Donc davantage de sanctions, des sanctions de plus en plus graves, bien douloureuses, des sanctions qui fassent réellement peur, car chacun sait que la morale naît de la peur des punitions. Celles de Dieu d'abord : elles ont l'avantage d'être très impressionnantes... Mais elles ont, en même temps, l'inconvénient de n'avoir rien de certain... Aussi est-il plus prudent de mettre le paquet sur des sanctions humaines, bien choisies, bien sadiques, pour faire bien peur.

Comment une telle Société, qui a dans son CV, pas mal de révolutions courageuses, et de décisions intelligentes de progrès social, moral et civique, peut-elle à ce point régresser, oublier son histoire et affirmer tant de sottises ? Je veux bien admettre que, dans l'immédiat, on ne puisse, sans réagir sévèrement, admettre de tels actes. Mais qu'on ne fasse que ça, et que le seul discours entendu ne porte que sur le degré de gravité de la sanction qu'il faudrait adapter à la gravité des actes commis, je trouve cela scandaleux.
A-t-elle jamais vu quelqu'un changer d'avis à cause d'une sanction, et ce, quel que soit le niveau où l'on se place ? Les punitions que nous avons tous subies durant notre enfance, nous ont-elles rendus plus raisonnables ? Nous ont-elles fait réfléchir ? En fait, elles n'ont jamais remis en question les fautes et erreurs commises : juste, suscité la réflexion nécessaire à trouver les moyens d'éviter à l'avenir de se faire prendre !
Ceux, dont les croyances n'étaient que des hérésies aux yeux du pouvoir, ont préféré la mort (et quelle mort !) à l'ordre d'obéir. Dans les périodes sombres de guerre et de dictature, nombreux sont ceux que les menaces les plus terribles n'ont jamais arrêtés ; et face à des terroristes kamikases, que peut signifier la menace de sanctions ?

Consigne: Citez fidèlement le passage du texte sur les sanctions qui s'ouvre sur les mots contenant « Ceux, dont les » et s'achève sur « de sanctions ? ». Les lignes ci-après constituent un matériau indépendant du texte.

Lignes fournies:
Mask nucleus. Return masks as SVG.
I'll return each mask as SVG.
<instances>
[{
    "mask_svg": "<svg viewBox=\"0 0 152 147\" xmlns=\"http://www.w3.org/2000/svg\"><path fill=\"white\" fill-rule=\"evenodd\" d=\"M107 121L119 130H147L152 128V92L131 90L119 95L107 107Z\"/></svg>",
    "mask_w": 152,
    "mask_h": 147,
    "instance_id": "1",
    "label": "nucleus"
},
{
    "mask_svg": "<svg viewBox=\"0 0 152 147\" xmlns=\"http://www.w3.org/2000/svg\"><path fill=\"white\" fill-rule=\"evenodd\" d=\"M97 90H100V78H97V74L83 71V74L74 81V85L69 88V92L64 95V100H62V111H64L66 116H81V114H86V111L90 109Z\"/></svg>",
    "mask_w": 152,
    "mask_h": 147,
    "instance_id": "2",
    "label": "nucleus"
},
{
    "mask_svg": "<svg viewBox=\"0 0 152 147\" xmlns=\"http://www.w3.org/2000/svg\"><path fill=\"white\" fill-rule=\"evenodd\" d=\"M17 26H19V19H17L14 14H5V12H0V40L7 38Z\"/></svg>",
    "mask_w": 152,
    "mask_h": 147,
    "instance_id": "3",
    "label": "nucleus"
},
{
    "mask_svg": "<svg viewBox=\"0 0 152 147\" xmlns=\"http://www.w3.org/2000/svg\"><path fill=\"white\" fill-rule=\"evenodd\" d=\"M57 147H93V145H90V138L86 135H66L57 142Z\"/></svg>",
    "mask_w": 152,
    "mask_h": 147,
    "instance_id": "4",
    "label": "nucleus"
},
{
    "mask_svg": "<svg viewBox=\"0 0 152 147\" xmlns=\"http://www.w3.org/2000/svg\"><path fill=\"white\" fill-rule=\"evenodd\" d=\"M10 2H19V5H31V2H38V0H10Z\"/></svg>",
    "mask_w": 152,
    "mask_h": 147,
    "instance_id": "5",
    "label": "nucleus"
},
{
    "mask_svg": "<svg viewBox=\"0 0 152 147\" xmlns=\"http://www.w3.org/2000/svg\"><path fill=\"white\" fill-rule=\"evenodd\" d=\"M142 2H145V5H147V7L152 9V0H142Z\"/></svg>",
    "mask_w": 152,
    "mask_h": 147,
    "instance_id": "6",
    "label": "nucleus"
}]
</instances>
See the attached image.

* * *

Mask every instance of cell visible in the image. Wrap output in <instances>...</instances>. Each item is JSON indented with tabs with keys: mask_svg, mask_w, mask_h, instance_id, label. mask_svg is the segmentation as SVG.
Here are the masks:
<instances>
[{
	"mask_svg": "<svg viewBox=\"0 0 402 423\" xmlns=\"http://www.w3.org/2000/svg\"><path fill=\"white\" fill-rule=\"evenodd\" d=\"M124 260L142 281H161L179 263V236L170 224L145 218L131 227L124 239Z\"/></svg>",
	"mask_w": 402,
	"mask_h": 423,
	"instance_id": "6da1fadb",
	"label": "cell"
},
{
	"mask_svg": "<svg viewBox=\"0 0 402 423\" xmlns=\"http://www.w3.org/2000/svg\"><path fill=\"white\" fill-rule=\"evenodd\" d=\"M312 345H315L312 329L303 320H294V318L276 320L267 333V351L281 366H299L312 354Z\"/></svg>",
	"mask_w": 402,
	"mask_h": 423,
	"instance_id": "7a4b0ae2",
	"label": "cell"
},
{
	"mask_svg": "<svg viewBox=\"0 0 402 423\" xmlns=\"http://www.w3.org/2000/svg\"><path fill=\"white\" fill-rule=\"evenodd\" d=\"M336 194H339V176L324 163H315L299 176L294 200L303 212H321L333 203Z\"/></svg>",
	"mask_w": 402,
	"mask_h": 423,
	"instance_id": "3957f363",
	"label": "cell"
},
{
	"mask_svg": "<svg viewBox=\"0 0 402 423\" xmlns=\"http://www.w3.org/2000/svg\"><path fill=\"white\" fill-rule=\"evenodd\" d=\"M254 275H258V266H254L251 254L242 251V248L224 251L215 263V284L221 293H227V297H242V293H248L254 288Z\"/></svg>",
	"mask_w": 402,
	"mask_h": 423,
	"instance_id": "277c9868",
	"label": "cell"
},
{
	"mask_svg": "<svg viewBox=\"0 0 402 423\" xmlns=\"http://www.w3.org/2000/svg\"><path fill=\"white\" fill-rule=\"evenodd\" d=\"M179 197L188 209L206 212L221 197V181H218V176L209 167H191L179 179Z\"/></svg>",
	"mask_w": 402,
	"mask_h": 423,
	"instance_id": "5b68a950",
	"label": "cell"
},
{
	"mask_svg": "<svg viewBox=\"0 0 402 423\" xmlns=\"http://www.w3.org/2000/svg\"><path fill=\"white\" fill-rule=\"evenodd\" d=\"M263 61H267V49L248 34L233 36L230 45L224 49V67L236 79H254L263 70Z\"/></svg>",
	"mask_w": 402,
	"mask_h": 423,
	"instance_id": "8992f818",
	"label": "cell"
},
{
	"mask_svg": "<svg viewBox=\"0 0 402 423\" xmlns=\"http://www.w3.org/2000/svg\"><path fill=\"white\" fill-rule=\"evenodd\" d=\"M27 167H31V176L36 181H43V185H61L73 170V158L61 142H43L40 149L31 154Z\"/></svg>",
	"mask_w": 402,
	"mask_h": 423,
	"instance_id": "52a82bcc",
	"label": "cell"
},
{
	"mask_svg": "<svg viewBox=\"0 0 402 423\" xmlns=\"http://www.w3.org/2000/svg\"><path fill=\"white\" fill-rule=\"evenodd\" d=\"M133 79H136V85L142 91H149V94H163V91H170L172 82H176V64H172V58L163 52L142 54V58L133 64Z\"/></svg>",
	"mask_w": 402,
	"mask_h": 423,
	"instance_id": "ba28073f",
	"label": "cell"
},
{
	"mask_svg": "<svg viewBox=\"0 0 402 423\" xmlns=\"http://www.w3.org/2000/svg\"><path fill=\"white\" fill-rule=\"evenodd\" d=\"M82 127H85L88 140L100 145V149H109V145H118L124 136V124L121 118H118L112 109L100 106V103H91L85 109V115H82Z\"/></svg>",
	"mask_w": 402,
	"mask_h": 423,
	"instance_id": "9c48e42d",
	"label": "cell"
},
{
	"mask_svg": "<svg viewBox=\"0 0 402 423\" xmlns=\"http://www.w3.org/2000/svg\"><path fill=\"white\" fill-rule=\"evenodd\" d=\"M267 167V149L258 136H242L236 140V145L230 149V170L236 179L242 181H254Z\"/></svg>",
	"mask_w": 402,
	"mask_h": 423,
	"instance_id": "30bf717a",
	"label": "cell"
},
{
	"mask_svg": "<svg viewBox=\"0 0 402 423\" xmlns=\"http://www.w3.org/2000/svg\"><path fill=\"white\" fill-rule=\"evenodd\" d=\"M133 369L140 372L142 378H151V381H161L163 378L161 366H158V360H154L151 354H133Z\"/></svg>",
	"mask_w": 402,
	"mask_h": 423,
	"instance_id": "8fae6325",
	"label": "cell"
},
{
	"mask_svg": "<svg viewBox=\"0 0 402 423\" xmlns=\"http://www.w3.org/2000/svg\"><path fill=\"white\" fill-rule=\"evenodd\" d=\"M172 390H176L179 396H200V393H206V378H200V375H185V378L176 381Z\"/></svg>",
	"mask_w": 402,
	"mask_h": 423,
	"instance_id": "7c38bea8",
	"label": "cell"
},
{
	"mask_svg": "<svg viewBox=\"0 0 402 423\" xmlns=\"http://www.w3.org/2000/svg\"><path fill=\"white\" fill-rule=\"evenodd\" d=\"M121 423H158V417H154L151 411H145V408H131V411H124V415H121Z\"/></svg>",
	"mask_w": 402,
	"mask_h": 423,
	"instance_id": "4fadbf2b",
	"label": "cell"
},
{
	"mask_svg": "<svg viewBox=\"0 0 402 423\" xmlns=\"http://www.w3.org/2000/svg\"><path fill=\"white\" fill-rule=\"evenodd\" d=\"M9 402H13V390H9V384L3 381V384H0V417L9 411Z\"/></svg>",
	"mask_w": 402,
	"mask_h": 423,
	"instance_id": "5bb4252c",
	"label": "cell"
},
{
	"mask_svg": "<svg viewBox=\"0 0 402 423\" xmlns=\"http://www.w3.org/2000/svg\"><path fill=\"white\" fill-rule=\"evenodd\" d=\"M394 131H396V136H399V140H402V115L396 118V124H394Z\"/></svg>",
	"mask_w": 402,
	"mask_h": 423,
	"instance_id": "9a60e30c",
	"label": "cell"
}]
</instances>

...

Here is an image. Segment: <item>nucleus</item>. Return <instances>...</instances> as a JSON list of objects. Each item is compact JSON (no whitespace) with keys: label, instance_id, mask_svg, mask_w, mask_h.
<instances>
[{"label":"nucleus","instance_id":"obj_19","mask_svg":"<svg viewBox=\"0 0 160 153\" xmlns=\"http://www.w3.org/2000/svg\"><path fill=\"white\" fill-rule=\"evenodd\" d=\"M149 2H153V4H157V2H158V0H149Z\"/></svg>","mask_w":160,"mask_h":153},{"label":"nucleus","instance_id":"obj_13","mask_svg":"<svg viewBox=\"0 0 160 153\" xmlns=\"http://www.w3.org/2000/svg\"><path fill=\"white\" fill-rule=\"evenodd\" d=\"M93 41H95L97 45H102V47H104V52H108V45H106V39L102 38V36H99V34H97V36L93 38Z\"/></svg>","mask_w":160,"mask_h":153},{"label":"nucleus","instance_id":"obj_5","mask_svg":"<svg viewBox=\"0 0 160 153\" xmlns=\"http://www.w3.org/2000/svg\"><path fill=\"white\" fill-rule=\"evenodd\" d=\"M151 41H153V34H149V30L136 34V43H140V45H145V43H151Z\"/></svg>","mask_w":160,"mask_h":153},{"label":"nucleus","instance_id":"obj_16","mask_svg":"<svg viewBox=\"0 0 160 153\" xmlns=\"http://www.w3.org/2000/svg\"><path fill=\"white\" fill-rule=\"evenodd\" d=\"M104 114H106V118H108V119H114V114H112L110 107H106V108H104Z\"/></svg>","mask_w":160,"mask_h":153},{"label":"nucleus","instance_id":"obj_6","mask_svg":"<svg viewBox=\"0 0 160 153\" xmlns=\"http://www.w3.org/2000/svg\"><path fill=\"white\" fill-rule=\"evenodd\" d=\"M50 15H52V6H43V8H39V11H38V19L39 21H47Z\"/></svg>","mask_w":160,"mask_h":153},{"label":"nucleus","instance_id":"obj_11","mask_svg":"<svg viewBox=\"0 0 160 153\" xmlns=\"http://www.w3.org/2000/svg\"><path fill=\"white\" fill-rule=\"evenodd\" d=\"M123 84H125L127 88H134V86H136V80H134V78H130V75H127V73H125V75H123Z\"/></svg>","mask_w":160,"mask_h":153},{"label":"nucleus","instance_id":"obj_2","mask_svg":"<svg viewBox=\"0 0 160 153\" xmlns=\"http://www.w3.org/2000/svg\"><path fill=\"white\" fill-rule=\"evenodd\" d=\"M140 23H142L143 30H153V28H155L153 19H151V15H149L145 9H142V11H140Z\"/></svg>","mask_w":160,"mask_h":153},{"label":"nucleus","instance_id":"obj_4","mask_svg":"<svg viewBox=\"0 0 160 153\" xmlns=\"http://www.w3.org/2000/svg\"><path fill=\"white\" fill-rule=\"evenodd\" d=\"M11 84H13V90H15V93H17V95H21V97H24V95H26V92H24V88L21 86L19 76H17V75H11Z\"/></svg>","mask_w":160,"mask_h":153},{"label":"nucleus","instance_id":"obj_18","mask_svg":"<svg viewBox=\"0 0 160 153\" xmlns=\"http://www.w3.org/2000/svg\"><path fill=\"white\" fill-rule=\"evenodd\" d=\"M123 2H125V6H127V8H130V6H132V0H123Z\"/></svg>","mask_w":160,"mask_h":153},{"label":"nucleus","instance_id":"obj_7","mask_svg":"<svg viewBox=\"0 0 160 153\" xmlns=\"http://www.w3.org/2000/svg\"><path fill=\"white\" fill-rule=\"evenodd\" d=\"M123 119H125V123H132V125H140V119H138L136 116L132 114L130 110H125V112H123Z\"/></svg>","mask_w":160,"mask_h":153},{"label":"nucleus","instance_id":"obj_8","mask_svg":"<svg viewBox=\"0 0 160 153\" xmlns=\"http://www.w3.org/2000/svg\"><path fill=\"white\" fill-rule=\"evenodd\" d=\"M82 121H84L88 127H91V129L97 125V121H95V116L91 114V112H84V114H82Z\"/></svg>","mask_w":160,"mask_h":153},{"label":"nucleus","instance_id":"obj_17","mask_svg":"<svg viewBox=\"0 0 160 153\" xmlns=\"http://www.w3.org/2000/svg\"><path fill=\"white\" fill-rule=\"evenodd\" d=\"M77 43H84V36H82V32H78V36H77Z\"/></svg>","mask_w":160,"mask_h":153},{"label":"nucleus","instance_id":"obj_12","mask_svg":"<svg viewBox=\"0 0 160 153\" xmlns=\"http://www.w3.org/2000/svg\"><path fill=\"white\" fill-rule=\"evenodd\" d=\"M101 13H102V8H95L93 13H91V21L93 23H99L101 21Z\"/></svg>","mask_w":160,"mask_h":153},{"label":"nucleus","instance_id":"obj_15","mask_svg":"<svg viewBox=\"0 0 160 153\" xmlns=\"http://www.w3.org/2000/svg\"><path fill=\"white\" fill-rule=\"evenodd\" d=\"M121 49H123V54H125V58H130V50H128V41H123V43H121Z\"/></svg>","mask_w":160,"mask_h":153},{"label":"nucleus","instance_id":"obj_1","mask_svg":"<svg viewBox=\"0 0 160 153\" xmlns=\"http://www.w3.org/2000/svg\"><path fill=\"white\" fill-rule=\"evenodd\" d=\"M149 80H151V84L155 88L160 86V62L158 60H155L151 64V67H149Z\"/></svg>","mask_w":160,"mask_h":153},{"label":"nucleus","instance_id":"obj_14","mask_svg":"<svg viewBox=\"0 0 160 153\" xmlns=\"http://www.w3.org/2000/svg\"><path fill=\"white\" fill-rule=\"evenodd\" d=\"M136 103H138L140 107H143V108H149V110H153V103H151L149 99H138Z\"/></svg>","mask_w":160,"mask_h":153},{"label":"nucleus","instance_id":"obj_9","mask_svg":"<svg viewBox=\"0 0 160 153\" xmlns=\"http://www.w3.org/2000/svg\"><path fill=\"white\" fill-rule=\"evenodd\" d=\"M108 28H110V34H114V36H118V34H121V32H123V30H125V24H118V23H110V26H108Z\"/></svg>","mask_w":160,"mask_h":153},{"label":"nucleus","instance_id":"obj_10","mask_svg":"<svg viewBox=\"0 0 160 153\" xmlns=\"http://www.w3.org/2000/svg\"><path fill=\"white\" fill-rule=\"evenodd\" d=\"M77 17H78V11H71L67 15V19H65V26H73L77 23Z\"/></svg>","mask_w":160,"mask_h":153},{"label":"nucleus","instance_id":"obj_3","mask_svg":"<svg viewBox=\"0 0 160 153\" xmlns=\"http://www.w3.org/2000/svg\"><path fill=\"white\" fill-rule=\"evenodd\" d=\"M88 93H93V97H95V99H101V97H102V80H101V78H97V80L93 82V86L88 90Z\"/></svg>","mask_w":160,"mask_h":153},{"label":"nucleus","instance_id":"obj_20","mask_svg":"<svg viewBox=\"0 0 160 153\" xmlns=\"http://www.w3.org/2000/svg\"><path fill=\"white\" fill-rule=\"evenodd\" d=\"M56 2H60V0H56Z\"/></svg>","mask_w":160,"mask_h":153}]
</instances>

Réponse attendue:
Ceux, dont les croyances n'étaient que des hérésies aux yeux du pouvoir, ont préféré la mort (et quelle mort !) à l'ordre d'obéir. Dans les périodes sombres de guerre et de dictature, nombreux sont ceux que les menaces les plus terribles n'ont jamais arrêtés ; et face à des terroristes kamikases, que peut signifier la menace de sanctions ?